● **WHAT TO DO**: The reply must be the number of lines in the following material that include the word "église", and nothing more.

BEGIN

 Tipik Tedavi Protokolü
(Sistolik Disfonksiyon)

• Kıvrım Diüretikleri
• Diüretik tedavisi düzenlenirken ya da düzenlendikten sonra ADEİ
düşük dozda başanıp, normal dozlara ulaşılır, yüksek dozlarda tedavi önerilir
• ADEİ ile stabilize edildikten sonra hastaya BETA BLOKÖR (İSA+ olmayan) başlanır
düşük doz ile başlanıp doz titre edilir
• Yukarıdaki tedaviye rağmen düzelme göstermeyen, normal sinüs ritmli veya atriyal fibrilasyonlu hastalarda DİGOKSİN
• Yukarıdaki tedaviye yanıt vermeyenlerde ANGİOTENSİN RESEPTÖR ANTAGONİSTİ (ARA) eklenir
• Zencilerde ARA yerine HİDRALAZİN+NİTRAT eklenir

END
BEGIN

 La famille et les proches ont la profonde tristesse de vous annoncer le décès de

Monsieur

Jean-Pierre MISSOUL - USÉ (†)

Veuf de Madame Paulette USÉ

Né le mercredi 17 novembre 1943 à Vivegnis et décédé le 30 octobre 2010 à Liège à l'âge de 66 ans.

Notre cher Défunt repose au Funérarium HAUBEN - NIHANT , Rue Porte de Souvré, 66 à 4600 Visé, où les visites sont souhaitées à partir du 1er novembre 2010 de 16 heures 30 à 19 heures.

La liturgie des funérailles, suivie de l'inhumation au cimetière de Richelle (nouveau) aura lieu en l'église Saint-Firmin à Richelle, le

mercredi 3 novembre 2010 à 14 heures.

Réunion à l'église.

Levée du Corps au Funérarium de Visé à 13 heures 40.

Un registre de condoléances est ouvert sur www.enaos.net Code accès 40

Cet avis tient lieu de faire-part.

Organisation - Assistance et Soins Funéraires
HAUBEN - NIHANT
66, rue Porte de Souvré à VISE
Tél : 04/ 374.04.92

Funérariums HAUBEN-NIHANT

END
BEGIN

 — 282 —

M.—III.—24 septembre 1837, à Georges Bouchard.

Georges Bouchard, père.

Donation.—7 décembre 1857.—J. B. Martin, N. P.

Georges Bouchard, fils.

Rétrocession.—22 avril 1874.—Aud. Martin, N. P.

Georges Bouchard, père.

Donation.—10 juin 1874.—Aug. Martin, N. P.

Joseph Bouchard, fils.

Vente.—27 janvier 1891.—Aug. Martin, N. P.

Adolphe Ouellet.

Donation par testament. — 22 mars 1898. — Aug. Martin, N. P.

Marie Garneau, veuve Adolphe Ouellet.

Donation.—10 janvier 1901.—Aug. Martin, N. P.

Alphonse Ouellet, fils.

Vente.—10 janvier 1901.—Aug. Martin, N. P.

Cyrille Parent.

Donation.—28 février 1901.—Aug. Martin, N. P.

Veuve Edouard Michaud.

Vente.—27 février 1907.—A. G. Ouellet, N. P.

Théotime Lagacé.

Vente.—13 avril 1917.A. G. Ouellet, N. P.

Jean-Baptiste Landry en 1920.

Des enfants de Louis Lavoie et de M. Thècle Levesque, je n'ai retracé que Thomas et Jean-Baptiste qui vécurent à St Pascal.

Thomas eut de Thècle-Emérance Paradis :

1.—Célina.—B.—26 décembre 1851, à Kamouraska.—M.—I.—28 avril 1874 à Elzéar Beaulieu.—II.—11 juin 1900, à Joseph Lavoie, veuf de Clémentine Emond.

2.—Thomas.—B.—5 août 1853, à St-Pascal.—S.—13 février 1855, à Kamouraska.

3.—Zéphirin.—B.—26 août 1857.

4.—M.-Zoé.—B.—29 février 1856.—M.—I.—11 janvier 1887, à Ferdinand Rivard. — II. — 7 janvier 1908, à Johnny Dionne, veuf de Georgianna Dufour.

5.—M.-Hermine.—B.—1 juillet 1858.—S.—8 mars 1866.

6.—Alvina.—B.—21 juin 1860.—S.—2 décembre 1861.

END

● **TASK SOLUTION**: 2